WHAT IS ASKED: Repeat the material exactly as it appears.

STORED ROWS:
## begin
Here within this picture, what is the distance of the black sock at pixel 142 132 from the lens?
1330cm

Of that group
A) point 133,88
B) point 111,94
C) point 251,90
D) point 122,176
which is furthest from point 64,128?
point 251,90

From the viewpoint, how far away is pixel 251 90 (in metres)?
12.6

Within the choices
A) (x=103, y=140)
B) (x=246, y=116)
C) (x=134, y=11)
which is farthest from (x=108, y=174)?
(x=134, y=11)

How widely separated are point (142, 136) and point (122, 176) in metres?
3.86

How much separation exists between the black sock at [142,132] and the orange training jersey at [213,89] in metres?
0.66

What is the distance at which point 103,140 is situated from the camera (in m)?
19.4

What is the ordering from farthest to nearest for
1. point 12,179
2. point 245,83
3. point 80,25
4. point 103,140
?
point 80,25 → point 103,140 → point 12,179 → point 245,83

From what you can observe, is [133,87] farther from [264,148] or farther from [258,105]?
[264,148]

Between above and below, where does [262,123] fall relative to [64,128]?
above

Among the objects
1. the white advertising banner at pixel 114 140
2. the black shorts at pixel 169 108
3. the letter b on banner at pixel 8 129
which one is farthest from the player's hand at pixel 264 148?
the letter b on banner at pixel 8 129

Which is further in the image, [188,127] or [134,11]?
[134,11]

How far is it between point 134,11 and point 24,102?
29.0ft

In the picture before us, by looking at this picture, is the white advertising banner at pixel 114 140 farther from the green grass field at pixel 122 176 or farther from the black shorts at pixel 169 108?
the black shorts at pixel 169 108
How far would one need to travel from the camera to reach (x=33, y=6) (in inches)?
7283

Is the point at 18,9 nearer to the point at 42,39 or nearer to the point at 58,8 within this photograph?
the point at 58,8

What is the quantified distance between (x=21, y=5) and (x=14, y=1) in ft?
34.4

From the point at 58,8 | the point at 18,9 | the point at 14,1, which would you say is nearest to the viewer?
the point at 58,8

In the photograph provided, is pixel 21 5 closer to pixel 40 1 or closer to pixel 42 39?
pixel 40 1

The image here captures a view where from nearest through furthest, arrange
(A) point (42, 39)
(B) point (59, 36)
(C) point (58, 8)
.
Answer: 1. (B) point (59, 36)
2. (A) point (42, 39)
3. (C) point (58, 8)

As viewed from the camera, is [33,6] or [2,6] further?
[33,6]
## end
OUTPUT:
Here within this picture, what is the distance of the black sock at pixel 142 132 from the lens?
1330cm

Of that group
A) point 133,88
B) point 111,94
C) point 251,90
D) point 122,176
which is furthest from point 64,128?
point 251,90

From the viewpoint, how far away is pixel 251 90 (in metres)?
12.6

Within the choices
A) (x=103, y=140)
B) (x=246, y=116)
C) (x=134, y=11)
which is farthest from (x=108, y=174)?
(x=134, y=11)

How widely separated are point (142, 136) and point (122, 176) in metres?
3.86

How much separation exists between the black sock at [142,132] and the orange training jersey at [213,89] in metres?
0.66

What is the distance at which point 103,140 is situated from the camera (in m)?
19.4

What is the ordering from farthest to nearest for
1. point 12,179
2. point 245,83
3. point 80,25
4. point 103,140
?
point 80,25 → point 103,140 → point 12,179 → point 245,83

From what you can observe, is [133,87] farther from [264,148] or farther from [258,105]?
[264,148]

Between above and below, where does [262,123] fall relative to [64,128]?
above

Among the objects
1. the white advertising banner at pixel 114 140
2. the black shorts at pixel 169 108
3. the letter b on banner at pixel 8 129
which one is farthest from the player's hand at pixel 264 148?
the letter b on banner at pixel 8 129

Which is further in the image, [188,127] or [134,11]?
[134,11]

How far is it between point 134,11 and point 24,102?
29.0ft

In the picture before us, by looking at this picture, is the white advertising banner at pixel 114 140 farther from the green grass field at pixel 122 176 or farther from the black shorts at pixel 169 108?
the black shorts at pixel 169 108
How far would one need to travel from the camera to reach (x=33, y=6) (in inches)?
7283

Is the point at 18,9 nearer to the point at 42,39 or nearer to the point at 58,8 within this photograph?
the point at 58,8

What is the quantified distance between (x=21, y=5) and (x=14, y=1) in ft?
34.4

From the point at 58,8 | the point at 18,9 | the point at 14,1, which would you say is nearest to the viewer?
the point at 58,8

In the photograph provided, is pixel 21 5 closer to pixel 40 1 or closer to pixel 42 39?
pixel 40 1

The image here captures a view where from nearest through furthest, arrange
(A) point (42, 39)
(B) point (59, 36)
(C) point (58, 8)
.
Answer: 1. (B) point (59, 36)
2. (A) point (42, 39)
3. (C) point (58, 8)

As viewed from the camera, is [33,6] or [2,6] further?
[33,6]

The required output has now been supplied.